= League of African Democratic Socialist Parties =

The League of African Democratic Socialist Parties, initially known as the Socialist Inter-African, is a union of democratic socialist political parties in the continent of Africa. It was set up to provide an international forum for moderate socialists in Africa, and proclaimed that "democratic socialism" was the only possible path to African development. It is affiliated to, but not a regional component of, the Socialist International.

The decision to set it up was taken at the 1976 Geneva meeting of the Socialist International by a group of African social democrats led by Léopold Sédar Senghor of Senegal. At the time vice-president of the SI, he was "entrusted" with the task of setting up a local organisation that would be free of accusations of any affiliation to Moscow.

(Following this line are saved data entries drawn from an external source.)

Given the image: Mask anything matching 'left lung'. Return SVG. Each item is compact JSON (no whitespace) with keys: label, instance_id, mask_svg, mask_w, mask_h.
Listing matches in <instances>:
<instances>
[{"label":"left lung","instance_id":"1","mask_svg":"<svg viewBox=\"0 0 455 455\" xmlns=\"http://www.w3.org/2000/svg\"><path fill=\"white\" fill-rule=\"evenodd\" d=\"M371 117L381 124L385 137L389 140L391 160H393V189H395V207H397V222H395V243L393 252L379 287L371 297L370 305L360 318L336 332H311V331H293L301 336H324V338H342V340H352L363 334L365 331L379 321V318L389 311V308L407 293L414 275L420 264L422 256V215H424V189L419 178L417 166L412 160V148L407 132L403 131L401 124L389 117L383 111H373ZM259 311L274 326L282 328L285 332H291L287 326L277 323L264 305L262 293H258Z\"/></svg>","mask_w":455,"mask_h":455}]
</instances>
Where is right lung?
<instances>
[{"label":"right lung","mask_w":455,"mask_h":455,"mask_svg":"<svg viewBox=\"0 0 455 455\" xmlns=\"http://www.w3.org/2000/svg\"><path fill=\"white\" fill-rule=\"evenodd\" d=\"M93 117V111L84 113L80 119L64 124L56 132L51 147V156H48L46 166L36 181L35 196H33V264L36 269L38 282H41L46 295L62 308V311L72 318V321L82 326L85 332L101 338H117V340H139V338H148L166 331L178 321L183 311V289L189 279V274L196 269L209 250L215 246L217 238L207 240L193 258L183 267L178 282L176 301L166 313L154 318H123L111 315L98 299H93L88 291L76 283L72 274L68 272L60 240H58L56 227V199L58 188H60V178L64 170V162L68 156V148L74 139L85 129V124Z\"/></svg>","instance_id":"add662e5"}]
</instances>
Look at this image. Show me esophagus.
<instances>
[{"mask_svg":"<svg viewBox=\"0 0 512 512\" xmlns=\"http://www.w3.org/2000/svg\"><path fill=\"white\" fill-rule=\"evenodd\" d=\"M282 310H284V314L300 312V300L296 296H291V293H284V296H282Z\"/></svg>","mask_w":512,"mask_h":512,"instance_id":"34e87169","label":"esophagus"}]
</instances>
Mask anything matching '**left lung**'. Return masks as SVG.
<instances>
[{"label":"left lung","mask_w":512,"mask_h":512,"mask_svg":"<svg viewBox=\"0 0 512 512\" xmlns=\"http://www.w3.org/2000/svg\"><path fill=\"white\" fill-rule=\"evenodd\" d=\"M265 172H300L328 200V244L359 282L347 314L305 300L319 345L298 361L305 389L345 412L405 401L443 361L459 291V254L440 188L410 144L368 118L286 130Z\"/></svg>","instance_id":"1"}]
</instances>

The Socialist Inter-African held its inaugural meeting in Tunis on February 26–28, 1981. Eleven democratic socialist parties from across the continent attended. Amongst the founding parties was the Sudanese Socialist Union of Gaafar Nimeiry. Senghor was unable to attract all the continent's socialists; prominent exceptions included Zimbabwe and Namibia. The Soviet press declared the union of "bourgeois" parties was dangerous and opportunistic, and that the Socialist Inter-African was "programmed in Western Europe and designed in Dakar and Tunis."